| Your task |
Repeat word for word the lines below, starting with the line that contains "As seen in the" and ending with the final line, both included.

| Lines of data |
+--

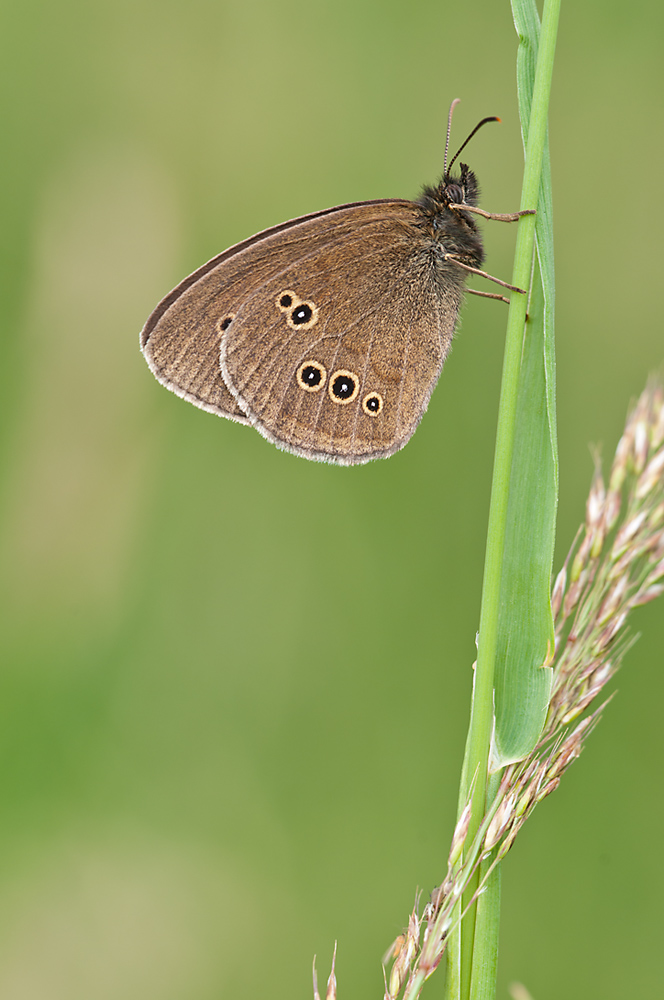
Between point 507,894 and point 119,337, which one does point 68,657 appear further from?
point 507,894

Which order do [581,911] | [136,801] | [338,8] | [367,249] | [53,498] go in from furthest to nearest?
[338,8], [53,498], [136,801], [581,911], [367,249]

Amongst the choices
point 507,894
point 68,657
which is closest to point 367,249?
point 68,657

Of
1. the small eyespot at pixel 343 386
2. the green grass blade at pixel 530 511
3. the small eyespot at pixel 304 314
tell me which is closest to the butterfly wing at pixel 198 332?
the small eyespot at pixel 304 314

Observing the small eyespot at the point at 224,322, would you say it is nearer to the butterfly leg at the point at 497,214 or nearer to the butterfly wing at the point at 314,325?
the butterfly wing at the point at 314,325

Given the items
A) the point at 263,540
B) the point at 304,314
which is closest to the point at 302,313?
the point at 304,314

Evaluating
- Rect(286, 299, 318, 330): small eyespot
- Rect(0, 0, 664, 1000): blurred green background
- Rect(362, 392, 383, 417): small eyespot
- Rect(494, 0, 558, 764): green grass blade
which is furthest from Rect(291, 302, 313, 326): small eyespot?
Rect(0, 0, 664, 1000): blurred green background

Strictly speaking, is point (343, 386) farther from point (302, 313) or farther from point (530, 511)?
point (530, 511)
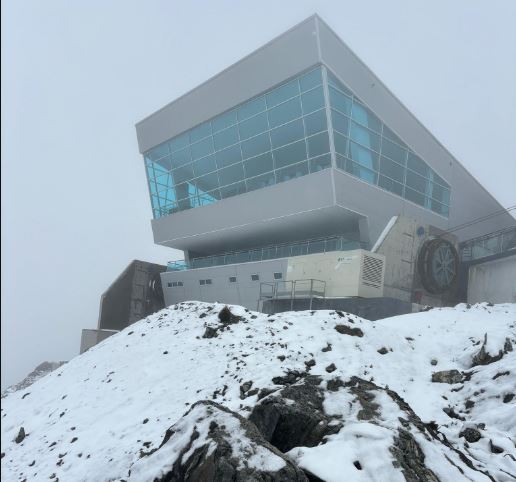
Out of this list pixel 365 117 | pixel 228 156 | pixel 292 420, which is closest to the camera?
pixel 292 420

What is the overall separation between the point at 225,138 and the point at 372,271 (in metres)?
14.2

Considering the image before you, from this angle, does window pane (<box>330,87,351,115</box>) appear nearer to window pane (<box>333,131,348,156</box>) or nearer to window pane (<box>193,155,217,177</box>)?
window pane (<box>333,131,348,156</box>)

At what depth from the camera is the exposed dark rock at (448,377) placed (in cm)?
955

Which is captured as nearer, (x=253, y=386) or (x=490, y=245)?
(x=253, y=386)

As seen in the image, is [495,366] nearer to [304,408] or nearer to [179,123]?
[304,408]

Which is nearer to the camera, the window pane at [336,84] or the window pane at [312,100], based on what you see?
the window pane at [312,100]

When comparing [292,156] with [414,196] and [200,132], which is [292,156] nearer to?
[200,132]

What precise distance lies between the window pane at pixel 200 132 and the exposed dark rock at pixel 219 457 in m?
27.5

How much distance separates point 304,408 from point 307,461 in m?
1.40

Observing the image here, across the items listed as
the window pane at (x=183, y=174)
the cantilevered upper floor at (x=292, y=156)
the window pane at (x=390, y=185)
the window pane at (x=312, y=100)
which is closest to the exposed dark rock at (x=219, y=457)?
the cantilevered upper floor at (x=292, y=156)

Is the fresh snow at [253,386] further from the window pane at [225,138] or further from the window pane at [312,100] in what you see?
the window pane at [225,138]

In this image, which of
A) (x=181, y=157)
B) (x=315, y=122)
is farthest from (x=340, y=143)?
(x=181, y=157)

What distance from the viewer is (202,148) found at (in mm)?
31594

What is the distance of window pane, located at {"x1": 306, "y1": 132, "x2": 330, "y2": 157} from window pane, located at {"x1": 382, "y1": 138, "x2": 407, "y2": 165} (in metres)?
5.62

+--

| Exercise response |
As seen in the image, is [495,366] nearer to [304,408] or nearer to [179,123]?
[304,408]

Which is nearer to the camera, the window pane at [336,84] or the window pane at [312,100], based on what you see?
the window pane at [312,100]

When comparing [292,156] with [414,196] and [200,132], which is [292,156] nearer to?
[200,132]

What precise distance lies between the window pane at pixel 200 132 and the exposed dark rock at pixel 219 457 in m?
27.5

How much distance separates point 304,408 from point 307,461 in m?
1.40

Observing the image here, across the items listed as
the window pane at (x=183, y=174)
the cantilevered upper floor at (x=292, y=156)
the window pane at (x=390, y=185)
the window pane at (x=312, y=100)
which is closest to the exposed dark rock at (x=219, y=457)?
the cantilevered upper floor at (x=292, y=156)

Is the fresh snow at [253,386] further from the window pane at [225,138] or further from the window pane at [312,100] in what you see?
the window pane at [225,138]

In this image, which of
A) (x=181, y=157)
B) (x=315, y=122)
is farthest from (x=340, y=143)?
(x=181, y=157)

What distance from the viewer is (202,148) found at (in mm)?
31594

What is the distance of window pane, located at {"x1": 306, "y1": 132, "x2": 330, "y2": 157} from window pane, located at {"x1": 382, "y1": 138, "x2": 407, "y2": 165} (in metres)?
5.62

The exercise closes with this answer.